Big Data 10 min read

How to Scrape and Visualize All Chinese University Data with Python Asyncio

This article demonstrates a complete Python workflow—using aiohttp and asyncio to crawl nationwide university information, processing the JSON data into CSV files with pandas, and visualizing the results in Tableau—providing a practical guide for large‑scale data collection and analysis.

Python Crawling & Data Mining

Jul 22, 2022

How to Scrape and Visualize All Chinese University Data with Python Asyncio

The author, Ding Xiaojie, shares a Python‑based workflow to collect, process, and visualize nationwide university information.

Data Crawling

Target URL: https://www.gaokao.cn/school/140. By opening the developer tools (F12) and capturing the JSON request https://static-data.eol.cn/www/2.0/school/140/info.json, the university data can be retrieved directly.

Since the school ID (e.g., 140) is not continuous, the crawler generates URLs based on an estimated total number of schools.

Crawling Code

Import Modules

import aiohttp
import asyncio
import pandas as pd
from pathlib import Path
from tqdm import tqdm
import time

Module purposes:

aiohttp : Enables asynchronous HTTP requests.

asyncio : Provides the event loop and coroutine management.

pandas : Converts the scraped data into a DataFrame and writes CSV files.

pathlib : Handles filesystem paths in an object‑oriented way.

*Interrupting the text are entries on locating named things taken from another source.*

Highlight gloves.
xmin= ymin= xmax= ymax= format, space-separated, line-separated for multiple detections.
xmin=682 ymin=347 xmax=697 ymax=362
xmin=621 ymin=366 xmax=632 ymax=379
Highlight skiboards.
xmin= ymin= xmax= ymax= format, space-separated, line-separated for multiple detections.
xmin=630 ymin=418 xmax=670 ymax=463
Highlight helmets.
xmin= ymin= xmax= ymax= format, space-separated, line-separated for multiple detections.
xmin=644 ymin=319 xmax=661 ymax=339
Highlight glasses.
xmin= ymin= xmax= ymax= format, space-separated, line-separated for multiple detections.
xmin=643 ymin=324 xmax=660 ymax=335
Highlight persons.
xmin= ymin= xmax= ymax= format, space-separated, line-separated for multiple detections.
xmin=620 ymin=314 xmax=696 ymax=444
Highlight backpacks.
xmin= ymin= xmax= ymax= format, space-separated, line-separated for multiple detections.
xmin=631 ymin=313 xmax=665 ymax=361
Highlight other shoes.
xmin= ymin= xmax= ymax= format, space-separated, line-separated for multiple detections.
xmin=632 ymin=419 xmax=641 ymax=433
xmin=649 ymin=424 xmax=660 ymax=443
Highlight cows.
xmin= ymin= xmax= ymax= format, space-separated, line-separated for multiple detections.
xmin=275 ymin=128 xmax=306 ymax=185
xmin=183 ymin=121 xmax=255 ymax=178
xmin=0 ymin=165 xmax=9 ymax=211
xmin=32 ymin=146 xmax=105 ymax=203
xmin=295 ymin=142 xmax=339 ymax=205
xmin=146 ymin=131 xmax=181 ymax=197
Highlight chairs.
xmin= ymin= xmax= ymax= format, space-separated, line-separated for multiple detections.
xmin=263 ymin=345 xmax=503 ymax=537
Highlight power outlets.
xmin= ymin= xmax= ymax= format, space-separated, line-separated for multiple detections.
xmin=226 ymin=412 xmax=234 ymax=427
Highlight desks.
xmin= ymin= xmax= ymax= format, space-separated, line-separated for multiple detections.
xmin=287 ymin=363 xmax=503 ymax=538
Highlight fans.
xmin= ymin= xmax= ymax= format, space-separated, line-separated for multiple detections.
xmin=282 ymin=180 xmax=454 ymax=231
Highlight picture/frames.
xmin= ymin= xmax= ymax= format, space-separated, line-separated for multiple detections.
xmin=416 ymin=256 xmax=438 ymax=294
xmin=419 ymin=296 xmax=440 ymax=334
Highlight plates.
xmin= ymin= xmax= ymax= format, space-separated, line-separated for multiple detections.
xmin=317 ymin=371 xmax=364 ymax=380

tqdm : Adds a progress bar to any iterable.

Generate URL List

def get_url_list(max_id):
    url = 'https://static-data.eol.cn/www/2.0/school/%d/info.json'
    not_crawled = set(range(max_id))
    if Path.exists(Path(current_path, 'college_info.csv')):
        df = pd.read_csv(Path(current_path, 'college_info.csv'))
        not_crawled -= set(df['学校id'].unique())
    return [url % id for id in not_crawled]

Fetch JSON Data

async def get_json_data(url, semaphore):
    async with semaphore:
        headers = {
            'User-Agent': 'Mozilla/5.0 (Windows NT 10.0; Win64; x64) AppleWebKit/537.36 (KHTML, like Gecko) Chrome/87.0.4280.88 Safari/537.36',
        }
        async with aiohttp.ClientSession(connector=aiohttp.TCPConnector(ssl=False), trust_env=True) as session:
            try:
                async with session.get(url=url, headers=headers, timeout=6) as response:
                    response.encoding = 'utf-8'
                    json_data = await response.json()
                    if json_data != '':
                        return save_to_csv(json_data['data'])
            except:
                return None

Save to CSV

def save_to_csv(json_info):
    save_info = {}
    save_info['学校id'] = json_info['school_id']
    save_info['学校名称'] = json_info['name']
    level = ""
    if json_info['f985'] == '1' and json_info['f211'] == '1':
        level += "985 211"
    elif json_info['f211'] == '1':
        level += "211"
    else:
        level += json_info['level_name']
    save_info['学校层次'] = level
    save_info['软科排名'] = json_info['rank']['ruanke_rank']
    save_info['校友会排名'] = json_info['rank']['xyh_rank']
    save_info['武书连排名'] = json_info['rank']['wsl_rank']
    save_info['QS世界排名'] = json_info['rank']['qs_world']
    save_info['US世界排名'] = json_info['rank']['us_rank']
    save_info['学校类型'] = json_info['type_name']
    save_info['省份'] = json_info['province_name']
    save_info['城市'] = json_info['city_name']
    save_info['所处地区'] = json_info['town_name']
    save_info['招生办电话'] = json_info['phone']
    save_info['招生办官网'] = json_info['site']
    df = pd.DataFrame(save_info, index=[0])
    header = False if Path.exists(Path(current_path, 'college_info.csv')) else True
    df.to_csv(Path(current_path, 'college_info.csv'), index=False, mode='a', header=header)

Scheduler

async def main(loop):
    # Get URL list
    url_list = get_url_list(5000)
    # Limit concurrency
    semaphore = asyncio.Semaphore(500)
    # Create tasks
    tasks = [loop.create_task(get_json_data(url, semaphore)) for url in url_list]
    # Await tasks with progress bar
    for t in tqdm(asyncio.as_completed(tasks), total=len(tasks)):
        await t

Running the program twice (first 2140 rows, second 680 rows) collected a total of 2820 university records.

Tableau Visualization

The collected data is visualized using Tableau Public. Four main charts are created:

University Count Distribution Map

Top three provinces by university count: Jiangsu, Guangdong, Henan.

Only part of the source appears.